Jacques Bouillart (1669 – 11 December 1726) was a Benedictine monk of the Congregation of St.-Maur.

Bouillart was born in the Diocese of Chartres. He professed at the Monastery of St. Faron de Meaux in 1687. He was the author of Histoire de l'abbaye royale de Saint-Germain-des-Prés (Paris, 1724). This history of the Benedictine monastery contains biographies of the abbots that ruled over it, since its foundation by Childeric I in 543, along with historical events related to the abbey. It also contains many illustrations and detailed descriptions of architecture, art and historical documents. Bouillart also edited a martyrology of Usuard. In this publication he attempted to establish the genuineness and authenticity of the manuscript preserved at Saint-Germain-des-Prés, against the Jesuit hagiographer Père Jean-Baptiste Du Sollier (1669–1740), who in his revised edition of Usuard's martyrology had paid no attention to this manuscript.

Exercises to complete:
(a) Reproduce word for word everything in the Bouillart passage from "Bouillart was born" down to "to this manuscript.".
(b) Answer these questions from the Bouillart passage:
(i) In which diocese was Bouillart born?
(ii) In what year was his history of Saint-Germain-des-Prés published?
(iii) Which Jesuit hagiographer did he argue against over the Usuard manuscript?
(c) Extend the Bouillart passage with what would come next after its final sentence.
The data has no connection to the Bouillart passage.

Recorded information:
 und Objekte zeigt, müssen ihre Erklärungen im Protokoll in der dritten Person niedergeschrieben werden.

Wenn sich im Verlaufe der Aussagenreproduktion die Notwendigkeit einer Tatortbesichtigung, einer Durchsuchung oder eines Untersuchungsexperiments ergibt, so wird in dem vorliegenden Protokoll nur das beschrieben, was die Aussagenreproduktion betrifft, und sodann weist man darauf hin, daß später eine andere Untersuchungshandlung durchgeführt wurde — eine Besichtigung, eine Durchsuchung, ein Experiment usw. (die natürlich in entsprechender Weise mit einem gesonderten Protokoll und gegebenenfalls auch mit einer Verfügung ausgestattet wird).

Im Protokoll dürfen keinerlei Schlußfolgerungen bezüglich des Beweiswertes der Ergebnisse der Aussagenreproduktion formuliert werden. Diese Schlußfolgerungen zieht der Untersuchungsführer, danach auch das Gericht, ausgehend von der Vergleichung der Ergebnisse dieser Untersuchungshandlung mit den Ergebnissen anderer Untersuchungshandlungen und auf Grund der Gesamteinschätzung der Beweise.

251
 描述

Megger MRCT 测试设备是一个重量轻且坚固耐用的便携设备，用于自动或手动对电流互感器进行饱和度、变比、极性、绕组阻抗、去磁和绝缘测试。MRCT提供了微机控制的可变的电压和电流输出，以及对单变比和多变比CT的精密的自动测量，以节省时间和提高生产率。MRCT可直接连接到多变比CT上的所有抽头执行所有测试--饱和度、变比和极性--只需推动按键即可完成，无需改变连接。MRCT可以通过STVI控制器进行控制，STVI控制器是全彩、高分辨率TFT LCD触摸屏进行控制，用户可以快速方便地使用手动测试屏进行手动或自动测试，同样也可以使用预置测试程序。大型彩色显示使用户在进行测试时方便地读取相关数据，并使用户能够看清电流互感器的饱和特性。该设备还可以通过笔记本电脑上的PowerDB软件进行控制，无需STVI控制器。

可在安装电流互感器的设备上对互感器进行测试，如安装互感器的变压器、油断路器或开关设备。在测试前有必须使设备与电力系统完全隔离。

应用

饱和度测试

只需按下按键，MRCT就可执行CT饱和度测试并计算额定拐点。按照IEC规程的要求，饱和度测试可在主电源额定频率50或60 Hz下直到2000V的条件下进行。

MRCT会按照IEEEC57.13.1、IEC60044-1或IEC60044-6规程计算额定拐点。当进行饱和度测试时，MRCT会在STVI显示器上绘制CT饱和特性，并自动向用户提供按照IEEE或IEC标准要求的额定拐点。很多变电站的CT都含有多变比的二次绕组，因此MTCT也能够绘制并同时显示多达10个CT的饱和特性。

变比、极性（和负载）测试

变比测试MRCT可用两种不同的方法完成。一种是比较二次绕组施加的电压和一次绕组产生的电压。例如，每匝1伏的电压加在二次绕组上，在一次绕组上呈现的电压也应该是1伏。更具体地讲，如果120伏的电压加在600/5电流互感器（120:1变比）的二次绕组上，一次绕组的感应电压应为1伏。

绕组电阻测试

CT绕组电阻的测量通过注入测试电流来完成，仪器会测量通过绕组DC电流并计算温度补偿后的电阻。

Answers by item number:
(a)
Bouillart was born in the Diocese of Chartres. He professed at the Monastery of St. Faron de Meaux in 1687. He was the author of Histoire de l'abbaye royale de Saint-Germain-des-Prés (Paris, 1724). This history of the Benedictine monastery contains biographies of the abbots that ruled over it, since its foundation by Childeric I in 543, along with historical events related to the abbey. It also contains many illustrations and detailed descriptions of architecture, art and historical documents. Bouillart also edited a martyrology of Usuard. In this publication he attempted to establish the genuineness and authenticity of the manuscript preserved at Saint-Germain-des-Prés, against the Jesuit hagiographer Père Jean-Baptiste Du Sollier (1669–1740), who in his revised edition of Usuard's martyrology had paid no attention to this manuscript.

(b)
(i) The Diocese of Chartres
(ii) 1724
(iii) Père Jean-Baptiste Du Sollier

(c)
References
De Lama, Bibliothèque des écrivains de la congrégation de Saint-Maur (Munich and Paris, 1882), 128
Magnoald Ziegelbauer, Historia rei literariae ordinis S. Benedicti (Augsburg and Wurzburg, 1754), IV, 558
Hugo von Hurter, Nomenclator (Innsbruck, 1893), II, 1201
Jean-Philippe Le Cerf, Bibliothèque historique et critique des auteurs de la Congrégation de Saint-Maur (The Hague 1726)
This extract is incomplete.